REQUIREMENT => In the records below, reproduce exactly the lines from the one containing "Chie Yoshii, Weight" through the one containing "Razzamatazz Pairs &", both included, and omit the pictures.
TASK DATA section start
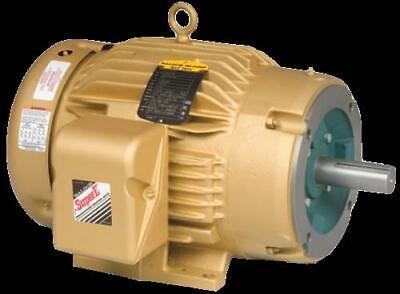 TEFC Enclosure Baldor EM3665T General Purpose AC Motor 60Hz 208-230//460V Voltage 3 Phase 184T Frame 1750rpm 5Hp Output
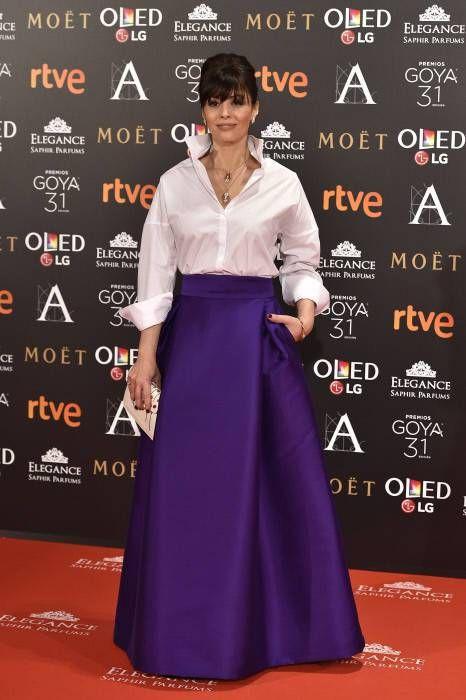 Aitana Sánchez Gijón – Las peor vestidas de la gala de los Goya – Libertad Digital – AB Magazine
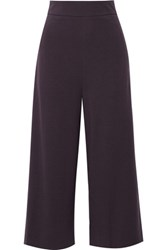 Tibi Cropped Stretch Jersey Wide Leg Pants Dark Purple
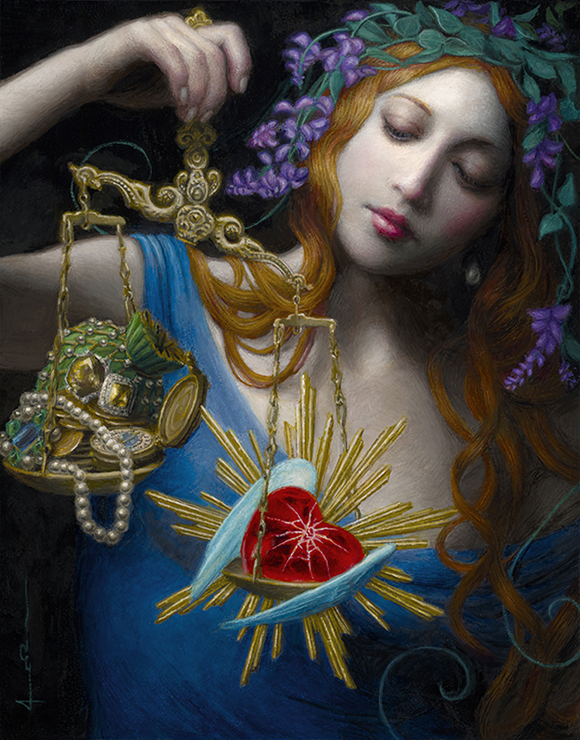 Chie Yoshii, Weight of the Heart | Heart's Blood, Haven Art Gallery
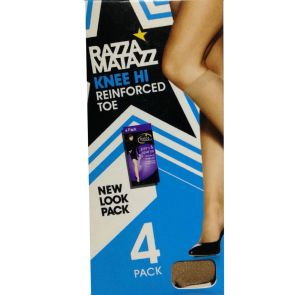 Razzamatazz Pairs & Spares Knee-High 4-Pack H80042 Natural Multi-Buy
TASK DATA section end
TASK DATA section start
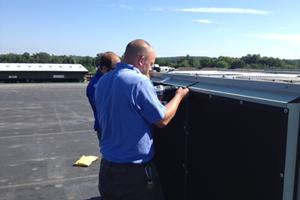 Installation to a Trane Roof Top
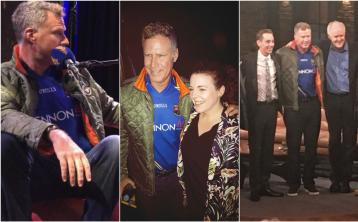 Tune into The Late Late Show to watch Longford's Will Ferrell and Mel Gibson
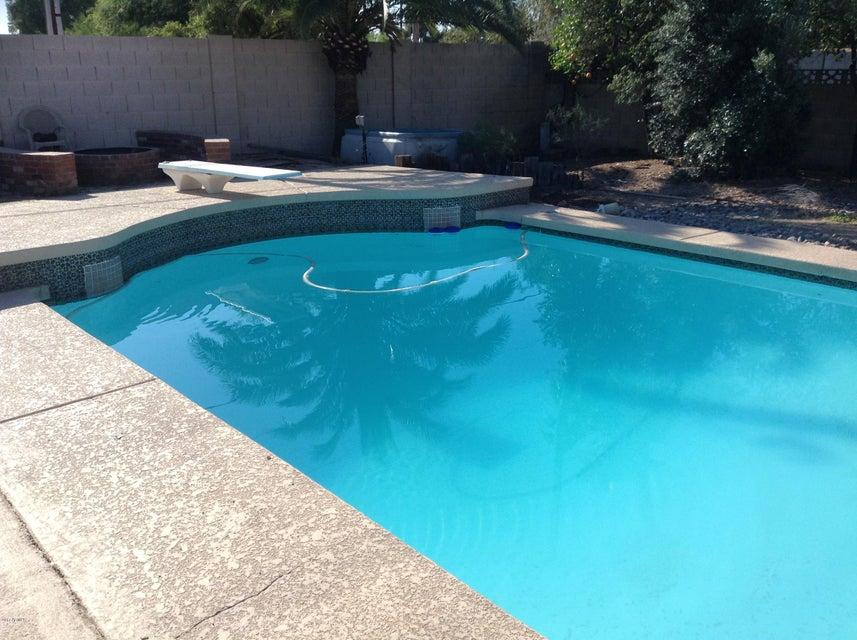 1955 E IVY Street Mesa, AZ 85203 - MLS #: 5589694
TASK DATA section end
TASK OUTPUT =>
 Chie Yoshii, Weight of the Heart | Heart's Blood, Haven Art Gallery
 Razzamatazz Pairs & Spares Knee-High 4-Pack H80042 Natural Multi-Buy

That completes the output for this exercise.